Recorded data
------------------------------------
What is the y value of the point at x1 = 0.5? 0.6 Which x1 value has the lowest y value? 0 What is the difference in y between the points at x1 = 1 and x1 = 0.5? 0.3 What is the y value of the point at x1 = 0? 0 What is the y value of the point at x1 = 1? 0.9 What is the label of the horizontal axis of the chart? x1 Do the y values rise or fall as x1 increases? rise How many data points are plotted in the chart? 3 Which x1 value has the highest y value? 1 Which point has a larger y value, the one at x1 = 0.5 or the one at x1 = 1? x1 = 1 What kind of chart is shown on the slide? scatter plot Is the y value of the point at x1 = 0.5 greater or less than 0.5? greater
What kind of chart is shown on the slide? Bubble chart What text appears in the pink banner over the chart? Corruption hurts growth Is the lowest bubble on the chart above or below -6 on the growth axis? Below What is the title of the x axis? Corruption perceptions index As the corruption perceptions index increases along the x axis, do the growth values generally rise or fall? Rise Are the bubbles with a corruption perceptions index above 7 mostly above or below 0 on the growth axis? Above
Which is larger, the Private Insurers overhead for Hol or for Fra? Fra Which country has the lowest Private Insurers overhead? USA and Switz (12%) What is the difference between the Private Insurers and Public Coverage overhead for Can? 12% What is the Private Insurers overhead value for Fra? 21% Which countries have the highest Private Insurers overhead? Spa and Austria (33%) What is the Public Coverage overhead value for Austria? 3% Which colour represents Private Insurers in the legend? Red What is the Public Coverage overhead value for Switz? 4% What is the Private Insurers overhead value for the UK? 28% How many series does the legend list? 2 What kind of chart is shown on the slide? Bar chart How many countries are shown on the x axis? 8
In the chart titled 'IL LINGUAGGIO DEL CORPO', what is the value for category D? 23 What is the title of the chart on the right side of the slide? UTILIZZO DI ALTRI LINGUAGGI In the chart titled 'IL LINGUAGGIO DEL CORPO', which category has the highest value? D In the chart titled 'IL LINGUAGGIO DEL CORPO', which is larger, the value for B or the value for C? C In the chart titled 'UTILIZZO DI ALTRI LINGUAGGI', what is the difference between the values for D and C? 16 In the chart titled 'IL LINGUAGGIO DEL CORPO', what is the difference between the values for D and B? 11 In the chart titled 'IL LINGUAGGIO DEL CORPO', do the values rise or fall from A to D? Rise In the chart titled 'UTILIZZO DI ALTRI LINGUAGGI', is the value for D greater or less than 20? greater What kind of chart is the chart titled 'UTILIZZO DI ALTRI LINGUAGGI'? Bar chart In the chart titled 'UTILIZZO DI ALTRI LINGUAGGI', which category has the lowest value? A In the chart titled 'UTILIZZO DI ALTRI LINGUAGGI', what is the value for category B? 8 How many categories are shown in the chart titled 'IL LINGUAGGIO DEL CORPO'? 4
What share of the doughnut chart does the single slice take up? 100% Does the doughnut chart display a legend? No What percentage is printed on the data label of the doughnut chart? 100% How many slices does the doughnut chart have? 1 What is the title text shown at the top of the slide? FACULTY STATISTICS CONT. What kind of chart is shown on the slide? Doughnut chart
------------------------------------
- **TRY IT**
Rewrite the items above, putting "growth scale" in place of "growth axis" and leaving everything else as it is.

- **RESPONSE TO THE EXERCISE**
What is the y value of the point at x1 = 0.5? 0.6 Which x1 value has the lowest y value? 0 What is the difference in y between the points at x1 = 1 and x1 = 0.5? 0.3 What is the y value of the point at x1 = 0? 0 What is the y value of the point at x1 = 1? 0.9 What is the label of the horizontal axis of the chart? x1 Do the y values rise or fall as x1 increases? rise How many data points are plotted in the chart? 3 Which x1 value has the highest y value? 1 Which point has a larger y value, the one at x1 = 0.5 or the one at x1 = 1? x1 = 1 What kind of chart is shown on the slide? scatter plot Is the y value of the point at x1 = 0.5 greater or less than 0.5? greater
What kind of chart is shown on the slide? Bubble chart What text appears in the pink banner over the chart? Corruption hurts growth Is the lowest bubble on the chart above or below -6 on the growth scale? Below What is the title of the x axis? Corruption perceptions index As the corruption perceptions index increases along the x axis, do the growth values generally rise or fall? Rise Are the bubbles with a corruption perceptions index above 7 mostly above or below 0 on the growth scale? Above
Which is larger, the Private Insurers overhead for Hol or for Fra? Fra Which country has the lowest Private Insurers overhead? USA and Switz (12%) What is the difference between the Private Insurers and Public Coverage overhead for Can? 12% What is the Private Insurers overhead value for Fra? 21% Which countries have the highest Private Insurers overhead? Spa and Austria (33%) What is the Public Coverage overhead value for Austria? 3% Which colour represents Private Insurers in the legend? Red What is the Public Coverage overhead value for Switz? 4% What is the Private Insurers overhead value for the UK? 28% How many series does the legend list? 2 What kind of chart is shown on the slide? Bar chart How many countries are shown on the x axis? 8
In the chart titled 'IL LINGUAGGIO DEL CORPO', what is the value for category D? 23 What is the title of the chart on the right side of the slide? UTILIZZO DI ALTRI LINGUAGGI In the chart titled 'IL LINGUAGGIO DEL CORPO', which category has the highest value? D In the chart titled 'IL LINGUAGGIO DEL CORPO', which is larger, the value for B or the value for C? C In the chart titled 'UTILIZZO DI ALTRI LINGUAGGI', what is the difference between the values for D and C? 16 In the chart titled 'IL LINGUAGGIO DEL CORPO', what is the difference between the values for D and B? 11 In the chart titled 'IL LINGUAGGIO DEL CORPO', do the values rise or fall from A to D? Rise In the chart titled 'UTILIZZO DI ALTRI LINGUAGGI', is the value for D greater or less than 20? greater What kind of chart is the chart titled 'UTILIZZO DI ALTRI LINGUAGGI'? Bar chart In the chart titled 'UTILIZZO DI ALTRI LINGUAGGI', which category has the lowest value? A In the chart titled 'UTILIZZO DI ALTRI LINGUAGGI', what is the value for category B? 8 How many categories are shown in the chart titled 'IL LINGUAGGIO DEL CORPO'? 4
What share of the doughnut chart does the single slice take up? 100% Does the doughnut chart display a legend? No What percentage is printed on the data label of the doughnut chart? 100% How many slices does the doughnut chart have? 1 What is the title text shown at the top of the slide? FACULTY STATISTICS CONT. What kind of chart is shown on the slide? Doughnut chart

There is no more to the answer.